I know it is confusing but we have two different kinds of ids, node ids and taxon ids, and they are completely unrelated. The node ids are temporary tags tied to data structures inside the treemachine and taxomachine neo4j databases; the node ids are not stable from one synthetic tree build to the next, and are not even the same between the two databases. It is an architectural mistake that these are visible to users at all. The taxon ids (ottids) refer to taxa (or to ideas of same) and are stable from one taxonomy release to the next. You want to take the number 664349 in the TNRS result and feed that as the 'ott_id' (not 'node_id') parameter to the node_info API call.

fmichonneau commented 9 years ago

OK, I figured it was something like this.

Is there a documentation of node ids are somewhere?

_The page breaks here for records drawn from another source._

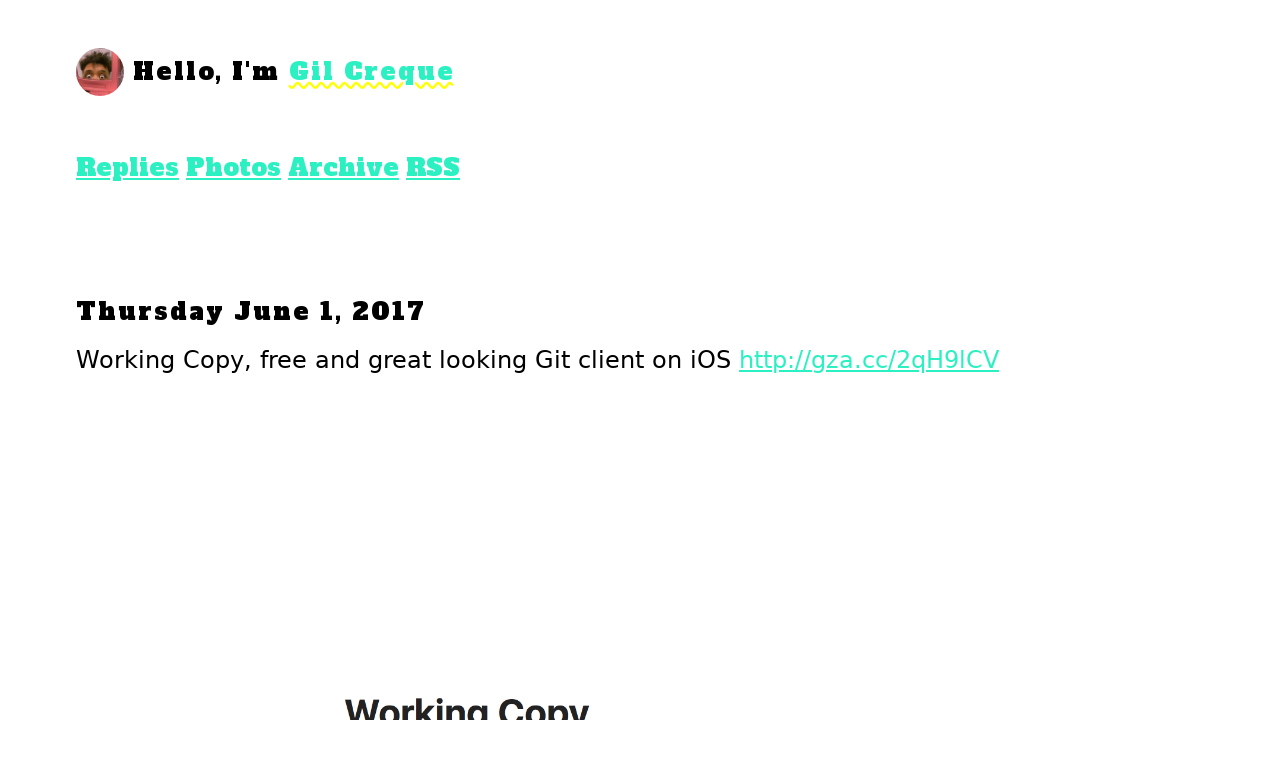

--- FILE ---
content_type: text/html; charset=utf-8
request_url: https://gilcreque.blog/2017/06/01/200953.html
body_size: 3232
content:
<!DOCTYPE html>
<html>

  <head>
  <meta charset="utf-8">
  <meta http-equiv="X-UA-Compatible" content="IE=edge">
  <meta name="viewport" content="width=device-width initial-scale=1">

  <title>
      Gil Creque
  </title>

  <meta name="description" content="Working Copy, free and great looking Git client on iOS http://gza.cc/2qH9lCV ">

  <link rel="shortcut icon" href="https://micro.blog/gildotdev/favicon.png" type="image/x-icon" />
  <link rel="stylesheet" href="/css/main.css">
  <link rel="stylesheet" href="/custom.css">
  <link rel="canonical" href="https://gilcreque.blog/2017/06/01/200953.html">

  <link rel="preconnect" href="https://fonts.googleapis.com"> 
  <link rel="preconnect" href="https://fonts.gstatic.com" crossorigin> 
  <link href="https://fonts.gstatic.com" crossorigin>
  <link href="https://fonts.googleapis.com/css2?family=Alfa+Slab+One&display=swap" rel="stylesheet">

    <link rel="me" href="https://micro.blog/gildotdev" />
	
		<link rel="me" href="https://twitter.com/gildotdev" />
	
	
		<link rel="me" href="https://github.com/gildotdev" />
	
	
		<link rel="me" href="https://instagram.com/gildotdev" />
	
	<link rel="authorization_endpoint" href="https://micro.blog/indieauth/auth" />
	<link rel="token_endpoint" href="https://micro.blog/indieauth/token" />
	<link rel="micropub" href="https://micro.blog/micropub" />
	<link rel="microsub" href="https://micro.blog/microsub" />
	<link rel="webmention" href="https://micro.blog/webmention" />
	<link rel="subscribe" href="https://micro.blog/users/follow" />
  
  
  
<script src="https://cdn.tailwindcss.com"></script>
</head>


  <body class="dark:bg-stone-800 dark:text-violet-50 max-w-3xl mx-auto">

    <header class="site-header flex flex-col  px-2 w-screen max-w-3xl">
 <div class="flex flex-row">
 <a href="/"><img
      src="https://avatars.micro.blog/avatars/2023/51/232.jpg"
      class="site-image rounded-full md:mb-8"
      alt="Photo of Gil Creque in a pink TV"
      height="48px"
      width="48px"
    /></a>

  <p class="slab mb-0 pb-0 md:mb-8">&nbsp;Hello, I'm&nbsp;</p>
  <h1 class="site-title">Gil Creque</h1>
</div>

  <div class="navigation w-100">
    
    
    <a
      class="page-link"
      href="/replies/"
    >Replies</a>
    
    
    
    <a
      class="page-link"
      href="/photos/"
    >Photos</a>
    
    
    
    <a
      class="page-link"
      href="/archive/"
    >Archive</a>
    
    
    <a
      class="page-link"
      href="/feed.xml"
    >RSS</a>
  </div>


</header>

    <main class="px-2 w-screen max-w-3xl">
		
<div class="post h-entry">

  <header class="post-header"> 
	  
	
	  
	
	<time class="slab u-url date" datetime=Thursday&#32;June&#32;1,&#32;2017>
        Thursday June 1, 2017
      </time>
  </header>

  <article class="post-content e-content">
	<p>Working Copy, free and great looking Git client on iOS <a href="http://gza.cc/2qH9lCV"><a href="http://gza.cc/2qH9lCV">http://gza.cc/2qH9lCV</a></a> <img class="alignnone size-full wp-image-146" src="https://cdn.uploads.micro.blog/7795/2020/6c9f683bd0.jpg" alt="Working Copy - iOS Git client" width="950" height="950" /></p>

  </article>
  
</div>




    </main>

    <footer class="site-footer">

  <div class="wrapper">

    <p><span class="copy">©</span> <span>2025,</span> <span class="footer-title">Gil Creque</span></p>

  </div>

</footer>

    
    
    
  </body>

</html>


--- FILE ---
content_type: text/css; charset=utf-8
request_url: https://gilcreque.blog/css/main.css
body_size: 3670
content:
:root {
  --main-accent-color: #2bf0c2;
  --border-color: var(--pink);
  --mint-green: #2bf0c2;
  --yellow: yellow;
  --pink: hotpink;
  --blue: #21b2e3;
  font-size: 24px;
  --yellowalpha: #ffff0088;
  --astro-code-color-text: white;
  --astro-code-color-background: rgb(28 25 23);
  --astro-code-token-constant: var(--mint-green);
  --astro-code-token-string: var(--pink);
  --astro-code-token-comment: var(--pink);
  --astro-code-token-keyword: var(--blue);
  --astro-code-token-parameter: var(--blue);
  --astro-code-token-function: var(--pink);
  --astro-code-token-string-expression: var(--yellow);
  --astro-code-token-punctuation: var(--blue);
  --astro-code-token-link: var(--blue);
}

::selection {
  background-color: var(--main-accent-color);
  color: black;
}

h1,
h2,
h3,
h4,
h5,
h6 {
  font-family: "Alfa Slab One", cursive;
  font-size: 32px;
  text-decoration-thickness: 0.25rem;
  text-decoration-color: var(--yellow);
  text-decoration-line: underline;
  text-decoration-style: wavy;
  -webkit-text-decoration-line: underline;
  -webkit-text-decoration-style: wavy;
  -webkit-text-decoration-color: var(--yellow);
  color: var(--main-accent-color);
  text-underline-offset: 1rem;
  margin-bottom: 2rem;
  letter-spacing: 2px;
}

.slab {
  font-family: "Alfa Slab One", cursive;
  letter-spacing: 2px;
}

body {
  display: grid;
  grid-template-columns: 1fr;
  grid-template-rows: repeat(5, max-content);
  grid-column-gap: 2rem;
  grid-row-gap: 2rem;
  line-height: 2rem !important;
}

p {
  margin-bottom: 1rem;
}

mark {
  background-color: var(--pink);
  padding: 0.25rem;
}

a,
a:visited {
  color: var(--main-accent-color) !important;
  text-decoration: underline solid !important;
  text-decoration-skip: edges;
}

a:hover {
  color: var(--main-accent-color);
  text-decoration: underline wavy !important;
}

header {
  grid-area: 1 / 1 / 2 / 2;
  margin-top: 2rem;
  font-family: "Alfa Slab One", cursive;
  font-size: 1rem;
}

main {
  grid-area: 2 / 1 / 3 / 2;
  padding-bottom: 1.5rem;
}

#microblog > article {
  margin-top: 2rem;
}

.h-entry img {
object-fit: cover;
width: 100%;
border-radius: 1.5rem;
margin-top: 1.5rem;
margin-bottom: 1.5rem;
}

ul.post-list > li {
    padding-top: 1rem;
  }

ul.post-list > li:not(:first-child) {
    border-top: 0.125rem var(--yellow) double;
  }

.h-entry li {
list-style-type: square;
}

.h-entry li::marker {
  color: hotpink;
}

.h-entry ul {   margin-block-start: 1em;
  margin-block-end: 1em;
  padding-inline-start: 40px; }

footer {
  grid-area: 5 / 1 / 6 / 2;
  margin-bottom: 2rem;
  padding-top: 2rem;
  border-top: 0.25rem solid var(--border-color);
}

@media (min-width: 480px) {
  body {
    grid-template-columns: repeat(4, 1fr);
    grid-template-rows: max-content;
    grid-column-gap: 2rem;
    grid-row-gap: 2rem;
  }

  header {
    grid-area: 1 / 1 / 2 / 5;
  }

  main {
    grid-area: 2 / 1 / 3 / 5;
  }

  #social-links {
    grid-area: 3 / 1 / 3 / 3;
  }

  #notes {
    grid-area: 3 / 3 / 4 / 5;
  }

  footer {
    grid-area: 4 / 1 / 5 / 5;
  }
}

.astro-code {
  padding: 1rem;
  border-radius: 1rem;
  margin: 1rem 0;
  border-color: var(--yellowalpha);
  border-width: 1px;
}

p {
  @apply pb-5;
}

:not(pre) > code {
  background-color: var(--astro-code-color-background);
  padding: 0.25rem;
  border-radius: 0.5rem;
  display: inline-block;
  line-height: 1rem !important;
}

p:has(> span[data-filename]) {
  margin: 0 !important;
  padding-bottom: 0 !important;
}

span[data-filename] > code {
  border-bottom-left-radius: 0 !important;
  border-bottom-right-radius: 0 !important;
  border-left: none !important;
  border-right: none !important;
  border-top: none !important;
  padding-bottom: 0.25rem !important;
}

span[data-filename] > code::before {
  content: url("/img/file.svg");
  padding-right: 0.5rem;
}

p:has(> span[data-filename]) + pre {
  margin-top: 0 !important;
  border-top-left-radius: 0 !important;
}
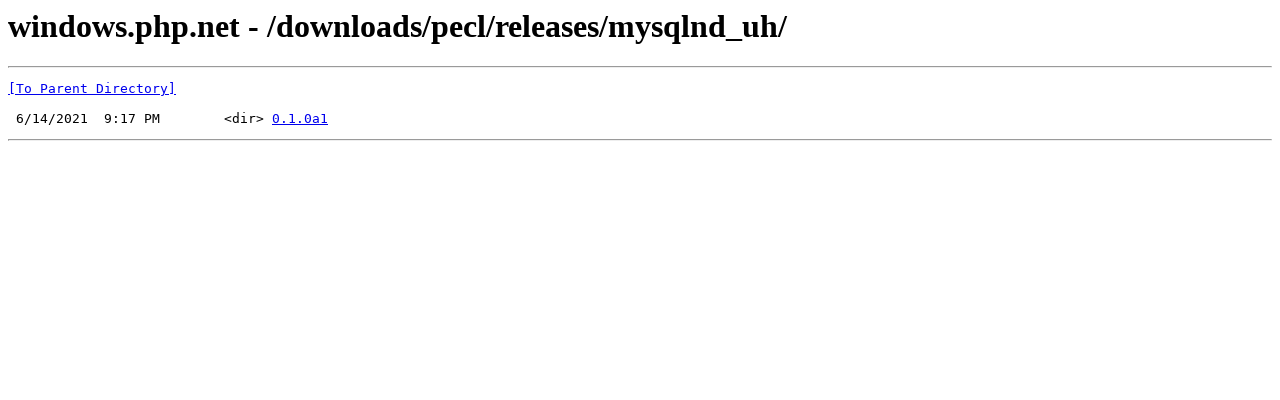

--- FILE ---
content_type: text/html; charset=UTF-8
request_url: https://windows.php.net/downloads/pecl/releases/mysqlnd_uh/
body_size: 317
content:
<html><head><title>windows.php.net - /downloads/pecl/releases/mysqlnd_uh/</title></head><body><H1>windows.php.net - /downloads/pecl/releases/mysqlnd_uh/</H1><hr>

<pre><A HREF="/downloads/pecl/releases/">[To Parent Directory]</A><br><br> 6/14/2021  9:17 PM        &lt;dir&gt; <A HREF="/downloads/pecl/releases/mysqlnd_uh/0.1.0a1/">0.1.0a1</A><br></pre><hr></body></html>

We are almost done with the R package that interfaces with the API and it would be great to point users to this kind of information.

I will also make sure to hide node ids from the users as much as possible so they are tempted to use them.

jar398 commented 9 years ago

Agree, this should be documented, since fixing it will take a while. Will try to get to it soon.

jar398 commented 8 years ago

I think that with the switch to synthesis with propinquity, the difference between OTT ids and node ids will be self-evident. (Node ids for taxonomy nodes are 'ott' followed by an OTT id; node ids begin with 'mrca'; OTT ids are numbers.)